「私、いつかお客さんを笑顔にできるようなデザイナーになるのが夢なんです」
キッパリと、そう言い切った彼女の真っ直ぐな目に一瞬見惚れて、言葉を失った。
上司の俺を前に、気を遣って言っているようにも見えない。
彼女が口先だけで人のご機嫌取りをするような人間ではないのも、この一ヶ月で学んでいた。

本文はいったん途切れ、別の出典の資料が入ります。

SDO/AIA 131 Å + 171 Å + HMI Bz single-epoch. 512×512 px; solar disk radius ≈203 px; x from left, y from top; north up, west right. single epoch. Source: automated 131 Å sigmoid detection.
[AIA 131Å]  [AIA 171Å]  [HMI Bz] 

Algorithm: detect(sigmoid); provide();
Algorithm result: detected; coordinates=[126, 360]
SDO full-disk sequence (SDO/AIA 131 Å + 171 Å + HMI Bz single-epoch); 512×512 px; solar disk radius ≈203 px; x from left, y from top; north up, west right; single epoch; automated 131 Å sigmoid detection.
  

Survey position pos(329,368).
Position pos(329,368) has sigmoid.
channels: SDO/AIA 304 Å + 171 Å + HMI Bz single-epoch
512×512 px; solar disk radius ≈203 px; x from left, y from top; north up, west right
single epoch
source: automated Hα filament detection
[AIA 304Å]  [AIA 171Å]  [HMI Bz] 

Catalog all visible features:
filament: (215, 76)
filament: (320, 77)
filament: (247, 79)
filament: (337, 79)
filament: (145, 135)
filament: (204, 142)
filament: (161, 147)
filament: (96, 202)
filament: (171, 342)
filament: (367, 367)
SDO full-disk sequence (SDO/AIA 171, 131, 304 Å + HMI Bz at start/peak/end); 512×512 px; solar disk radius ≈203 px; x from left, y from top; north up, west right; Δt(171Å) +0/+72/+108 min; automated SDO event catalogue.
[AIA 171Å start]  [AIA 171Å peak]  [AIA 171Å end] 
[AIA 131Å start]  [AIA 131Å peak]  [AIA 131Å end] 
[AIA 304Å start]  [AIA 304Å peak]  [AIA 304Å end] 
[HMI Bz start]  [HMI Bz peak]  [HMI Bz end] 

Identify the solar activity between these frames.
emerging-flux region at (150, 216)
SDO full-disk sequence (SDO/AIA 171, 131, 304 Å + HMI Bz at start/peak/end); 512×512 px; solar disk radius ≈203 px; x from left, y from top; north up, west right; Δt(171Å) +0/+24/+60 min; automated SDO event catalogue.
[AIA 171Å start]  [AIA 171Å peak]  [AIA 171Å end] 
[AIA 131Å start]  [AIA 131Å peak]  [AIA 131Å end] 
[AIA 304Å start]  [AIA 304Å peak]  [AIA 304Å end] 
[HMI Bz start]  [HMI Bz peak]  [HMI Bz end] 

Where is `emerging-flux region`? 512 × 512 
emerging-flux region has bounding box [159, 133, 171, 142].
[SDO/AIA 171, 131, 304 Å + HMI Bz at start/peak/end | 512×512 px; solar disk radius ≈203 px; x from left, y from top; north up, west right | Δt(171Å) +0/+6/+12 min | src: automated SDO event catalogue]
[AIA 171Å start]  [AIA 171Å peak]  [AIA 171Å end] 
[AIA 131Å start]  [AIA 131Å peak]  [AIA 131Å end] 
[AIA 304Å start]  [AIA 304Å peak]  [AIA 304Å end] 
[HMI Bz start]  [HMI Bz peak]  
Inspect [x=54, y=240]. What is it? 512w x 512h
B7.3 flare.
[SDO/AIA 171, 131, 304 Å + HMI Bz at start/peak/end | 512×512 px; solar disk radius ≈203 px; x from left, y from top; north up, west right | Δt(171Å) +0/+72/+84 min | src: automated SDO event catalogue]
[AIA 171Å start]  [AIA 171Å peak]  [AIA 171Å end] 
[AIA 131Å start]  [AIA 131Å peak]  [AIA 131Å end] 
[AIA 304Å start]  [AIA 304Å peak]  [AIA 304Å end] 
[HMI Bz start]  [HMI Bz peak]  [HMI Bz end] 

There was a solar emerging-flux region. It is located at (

夢なんて、こんなに堂々と、しかも上司を前に言えるものだろうか。
それだけ彼女が強く、その夢を胸に掲げているということか。
だけどそれは危なっかしくもあり、それでいて目が眩むほど眩しくもある。
少しだけ忘れかけていた心。どんなに仕事に忙殺されようが、忘れてはいけない気持ちだった。
「……楽しい、か」
「はい! できれば早く一人前になって……不破さんみたいに、企画から携われるようになれたらいいなと思います」
「だからって、無理すりゃいいってもんじゃない」
「無理はしません。でも、無理をするくらいの気持ちで、頑張りたいとは思ってます」
ただ、無駄に綺麗な女だと思ってた。
だけど今、彼女の言葉と表情を見て、その夢を叶えてやりたいと強く思ってしまった。
─── できれば、俺の手で。
彼女を、彼女が望むような一人前のデザイナーになれるように導いてやりたかった。